Still, to this day, all the women in Amy’s family meet in a diner once a week in their small town to have breakfast and discuss their lives. I think that’s terrific, that’s a side of family that’s wonderful.

Do all these books share the absence of men?

In this book Amy’s father had also walked away from the marriage, so her mother had been a single parent too. In Ivana’s case, she never knew who her father was, and in Wendy’s case her father died while she was still a child and she was left with her stepmother. So all of the worlds depicted in these memoirs are very feminine!

Marguerite has a central relationship with her mother, but is surrounded by men her mother is trying to control.

In Catherine de’ Medici’s case, many of the older men who were her political opponents were killed in the First War of Religion. They left behind sons, but the boys were all young. Even at the time of the St Bartholomew’s Day Massacre Catherine was still basically presiding over a court of college-age kids. It took until they were in their early thirties for this second generation to grow up enough to actually become a political force, a viable political opposition. Until then Catherine benefitted from having a bunch of young people around her. All those hormones — they were easy to divert and control, especially with sex. She got rid of the one father figure, Admiral Coligny, who opposed her. That’s what the Massacre was partly about. So I don’t think of the court of France as having a lot of serious male figures. The women were more powerful at that time.

Book five is Cheryl Strayed’s Wild. Why did you choose this book?

I chose this because of my daughter, who loves nature and the outdoors, especially the mountains.

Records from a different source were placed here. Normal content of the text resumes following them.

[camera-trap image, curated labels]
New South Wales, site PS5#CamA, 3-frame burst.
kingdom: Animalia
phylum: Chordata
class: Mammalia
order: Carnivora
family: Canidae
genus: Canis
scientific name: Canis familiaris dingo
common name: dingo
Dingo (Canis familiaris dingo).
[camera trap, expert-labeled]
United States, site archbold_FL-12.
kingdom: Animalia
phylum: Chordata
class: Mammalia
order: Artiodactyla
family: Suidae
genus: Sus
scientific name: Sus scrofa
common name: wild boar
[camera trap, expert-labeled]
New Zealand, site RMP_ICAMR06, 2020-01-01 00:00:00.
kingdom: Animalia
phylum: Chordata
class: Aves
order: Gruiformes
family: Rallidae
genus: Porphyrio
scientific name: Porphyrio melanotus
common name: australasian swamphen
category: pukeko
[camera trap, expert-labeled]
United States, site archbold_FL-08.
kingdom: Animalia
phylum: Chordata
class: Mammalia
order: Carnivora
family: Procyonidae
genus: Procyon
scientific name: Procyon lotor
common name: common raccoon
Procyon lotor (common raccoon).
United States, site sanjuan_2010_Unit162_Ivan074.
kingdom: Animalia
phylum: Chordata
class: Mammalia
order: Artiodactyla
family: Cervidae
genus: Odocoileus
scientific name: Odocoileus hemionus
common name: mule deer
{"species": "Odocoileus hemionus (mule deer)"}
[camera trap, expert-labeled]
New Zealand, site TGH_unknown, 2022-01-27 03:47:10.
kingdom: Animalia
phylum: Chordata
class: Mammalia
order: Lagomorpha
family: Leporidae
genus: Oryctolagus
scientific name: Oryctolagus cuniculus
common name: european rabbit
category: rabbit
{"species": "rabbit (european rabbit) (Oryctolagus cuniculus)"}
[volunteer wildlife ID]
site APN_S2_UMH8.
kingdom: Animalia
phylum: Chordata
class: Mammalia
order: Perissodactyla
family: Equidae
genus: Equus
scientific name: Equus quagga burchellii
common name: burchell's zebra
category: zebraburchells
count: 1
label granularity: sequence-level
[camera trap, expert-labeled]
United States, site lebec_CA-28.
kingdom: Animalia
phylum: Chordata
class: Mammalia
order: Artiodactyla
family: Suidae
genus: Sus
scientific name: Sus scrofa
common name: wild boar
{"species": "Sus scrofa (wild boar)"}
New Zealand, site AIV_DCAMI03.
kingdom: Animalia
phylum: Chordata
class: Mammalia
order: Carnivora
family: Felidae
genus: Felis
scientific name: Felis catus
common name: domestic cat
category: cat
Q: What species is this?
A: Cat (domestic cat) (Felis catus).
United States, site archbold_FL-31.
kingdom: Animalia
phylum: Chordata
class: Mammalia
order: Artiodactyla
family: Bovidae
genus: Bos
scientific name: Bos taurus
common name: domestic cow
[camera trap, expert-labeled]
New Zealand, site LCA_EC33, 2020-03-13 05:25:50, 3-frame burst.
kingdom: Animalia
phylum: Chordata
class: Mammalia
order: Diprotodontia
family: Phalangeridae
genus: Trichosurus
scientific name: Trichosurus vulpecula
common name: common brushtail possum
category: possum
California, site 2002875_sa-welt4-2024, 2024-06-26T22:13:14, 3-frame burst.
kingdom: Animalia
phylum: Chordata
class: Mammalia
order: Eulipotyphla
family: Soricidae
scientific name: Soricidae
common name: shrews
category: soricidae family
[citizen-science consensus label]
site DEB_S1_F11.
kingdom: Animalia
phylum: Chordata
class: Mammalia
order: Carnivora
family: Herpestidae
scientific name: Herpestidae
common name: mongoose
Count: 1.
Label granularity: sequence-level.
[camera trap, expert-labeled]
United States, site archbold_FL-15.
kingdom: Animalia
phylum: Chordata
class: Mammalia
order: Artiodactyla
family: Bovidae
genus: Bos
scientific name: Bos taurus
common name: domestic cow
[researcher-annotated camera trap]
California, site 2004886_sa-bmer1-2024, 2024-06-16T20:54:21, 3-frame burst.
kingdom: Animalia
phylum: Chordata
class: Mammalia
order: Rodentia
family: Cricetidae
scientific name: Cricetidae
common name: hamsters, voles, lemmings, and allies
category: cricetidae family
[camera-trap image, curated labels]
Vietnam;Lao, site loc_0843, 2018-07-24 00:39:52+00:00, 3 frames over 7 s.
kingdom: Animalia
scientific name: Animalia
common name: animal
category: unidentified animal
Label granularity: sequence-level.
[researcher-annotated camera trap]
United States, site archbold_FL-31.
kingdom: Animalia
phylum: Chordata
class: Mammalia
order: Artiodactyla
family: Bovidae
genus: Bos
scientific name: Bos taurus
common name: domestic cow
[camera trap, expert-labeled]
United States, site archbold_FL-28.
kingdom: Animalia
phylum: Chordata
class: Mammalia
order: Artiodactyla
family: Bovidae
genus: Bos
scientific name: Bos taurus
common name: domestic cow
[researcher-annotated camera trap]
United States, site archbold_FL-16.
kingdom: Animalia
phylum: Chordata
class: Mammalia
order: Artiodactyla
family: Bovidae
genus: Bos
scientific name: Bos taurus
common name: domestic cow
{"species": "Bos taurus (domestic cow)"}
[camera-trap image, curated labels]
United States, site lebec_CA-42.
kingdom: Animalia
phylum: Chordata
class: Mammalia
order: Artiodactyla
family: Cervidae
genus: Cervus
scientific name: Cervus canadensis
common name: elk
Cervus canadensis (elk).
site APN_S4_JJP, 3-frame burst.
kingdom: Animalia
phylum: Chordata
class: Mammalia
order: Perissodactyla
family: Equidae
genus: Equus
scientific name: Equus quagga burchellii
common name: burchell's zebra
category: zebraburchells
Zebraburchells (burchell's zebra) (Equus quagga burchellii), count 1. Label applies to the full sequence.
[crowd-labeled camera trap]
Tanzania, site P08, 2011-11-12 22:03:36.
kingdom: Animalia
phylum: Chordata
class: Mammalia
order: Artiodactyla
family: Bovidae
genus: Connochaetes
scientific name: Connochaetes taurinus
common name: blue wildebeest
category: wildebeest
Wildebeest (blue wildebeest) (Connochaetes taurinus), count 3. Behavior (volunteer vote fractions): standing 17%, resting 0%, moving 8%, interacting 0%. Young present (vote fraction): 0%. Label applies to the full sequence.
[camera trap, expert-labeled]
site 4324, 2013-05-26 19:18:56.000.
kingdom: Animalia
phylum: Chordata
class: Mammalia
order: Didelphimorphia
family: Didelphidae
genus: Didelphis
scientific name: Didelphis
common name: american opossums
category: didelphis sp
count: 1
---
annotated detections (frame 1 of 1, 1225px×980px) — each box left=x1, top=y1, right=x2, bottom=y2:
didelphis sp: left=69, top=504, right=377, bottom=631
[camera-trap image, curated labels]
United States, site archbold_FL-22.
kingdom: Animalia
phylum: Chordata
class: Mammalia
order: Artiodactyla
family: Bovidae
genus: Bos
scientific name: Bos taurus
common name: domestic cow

Like Cheryl Strayed, my daughter also hikes and rock climbs — that’s how I originally came to read the book. What I especially liked about the book was the portrait of the mother. She was loving and warm, a good mother — they are out there! I found the narrative honest and riveting. The author used the journey through the hiking trail to work out her problems. I thought, here was a dauntless daughter if I ever saw one! My daughter, who is an experienced hiker, says Strayed was unprepared, that she should have known better than to go out alone on the trail—she could have died. But she didn’t. She came through it and was stronger as a result. I really liked that about her and admired her courage. None of the women in these memoirs are victims, they all meet their problems head on.

The fact of having written a memoir is a big piece of evidence, perhaps, for not being a victim.

If you’ve come out on the other side and are able to write it down, absolutely.

Strayed’s mother dies a long time before her journey, but she’s been this ideal and wonderful mother. It made me think, even when you have a perfect mother, there’s still a feeling that you have to recover from having a mother.

Her mother died so young, and it was so tragic, and she was thrust into the adult world so early that she didn’t know how to handle it. So she self-medicated with drugs and sex. But then she decided the way to become the woman her mother would have wanted her to be was to go on this journey. So yes, you are right, good or bad, there is no getting away from our mothers!